Les ressources fiscales existent. Quatre mesures suffiraient déjà à ramener 15 milliards d’euros de recettes dans le budget de l’État. La Cour des comptes vous le recommande, le Conseil des prélèvements obligatoires le prouve.

À cet égard, votre persévérance dans cette posture est telle que seul le dessein bien arrêté de détruire nos services publics et notre système de protection sociale peut l’expliquer.

Votre acharnement à diaboliser l’impôt le confirme : vous voulez faire oublier que sa fonction première…

M. Philippe Marini, rapporteur général de la commission des finances. Réhabiliter l’impôt : on a déjà entendu cela en d’autres temps !

M. Yves Daudigny. … est de permettre l’action publique, l’entretien de la force publique et les dépenses d’administration par une contribution commune également répartie entre tous les citoyens, en raison de leurs facultés. C’est le fondement de notre pacte social solidaire, et c’est l’article XIII de la Déclaration des droits de l’homme et du citoyen ! (Applaudissements sur les travées du groupe socialiste et du groupe CRC-SPG.)
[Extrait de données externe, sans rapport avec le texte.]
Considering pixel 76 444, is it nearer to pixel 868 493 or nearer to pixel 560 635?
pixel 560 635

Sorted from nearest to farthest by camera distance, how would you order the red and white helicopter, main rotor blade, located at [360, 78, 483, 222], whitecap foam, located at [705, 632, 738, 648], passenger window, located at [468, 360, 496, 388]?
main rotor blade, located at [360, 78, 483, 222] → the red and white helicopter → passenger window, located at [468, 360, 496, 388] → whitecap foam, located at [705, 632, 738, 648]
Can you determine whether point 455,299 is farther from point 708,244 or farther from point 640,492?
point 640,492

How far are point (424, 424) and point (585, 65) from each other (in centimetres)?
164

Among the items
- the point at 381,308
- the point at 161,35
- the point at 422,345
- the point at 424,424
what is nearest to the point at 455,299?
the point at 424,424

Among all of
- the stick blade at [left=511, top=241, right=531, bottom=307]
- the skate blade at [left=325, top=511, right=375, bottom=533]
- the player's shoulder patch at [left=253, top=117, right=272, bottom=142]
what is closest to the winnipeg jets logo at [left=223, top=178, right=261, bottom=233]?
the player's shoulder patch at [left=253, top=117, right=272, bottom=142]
Mme la présidente. La parole est à M. Gilbert Barbier.

M. Gilbert Barbier. Madame la présidente, monsieur le ministre, mes chers collègues, conformément à la loi votée en 2008, nous avons aujourd’hui à nous prononcer sur le projet de loi de programmation des finances publiques pour les années 2010 à 2014 et à poursuivre la réflexion sur les prélèvements obligatoires.

La contrainte que nous nous sommes imposée, même s’il s’agit d’un exercice difficile, a le mérite de ne pas nous cantonner dans une gestion à courte vue, année après année, sans considérer les incidences sur le futur que nous devons bâtir, ou tout du moins essayer de bâtir, ensemble.

Certains ne manqueront pas de souligner le caractère artificiel et aléatoire des schémas prévisionnels. Bien entendu, les expériences toutes récentes nous invitent à beaucoup de modestie et de prudence, tant l’évolution rapide du contexte mondial peut faire chavirer les plus belles constructions. Il est cependant nécessaire de se fixer des objectifs. Nous devons mener une politique volontariste qui permette un retour à un taux de croissance plus proche de celui de nos voisins européens. Nous le savons, dans notre pays, les réformes trop brusques ont du mal à passer.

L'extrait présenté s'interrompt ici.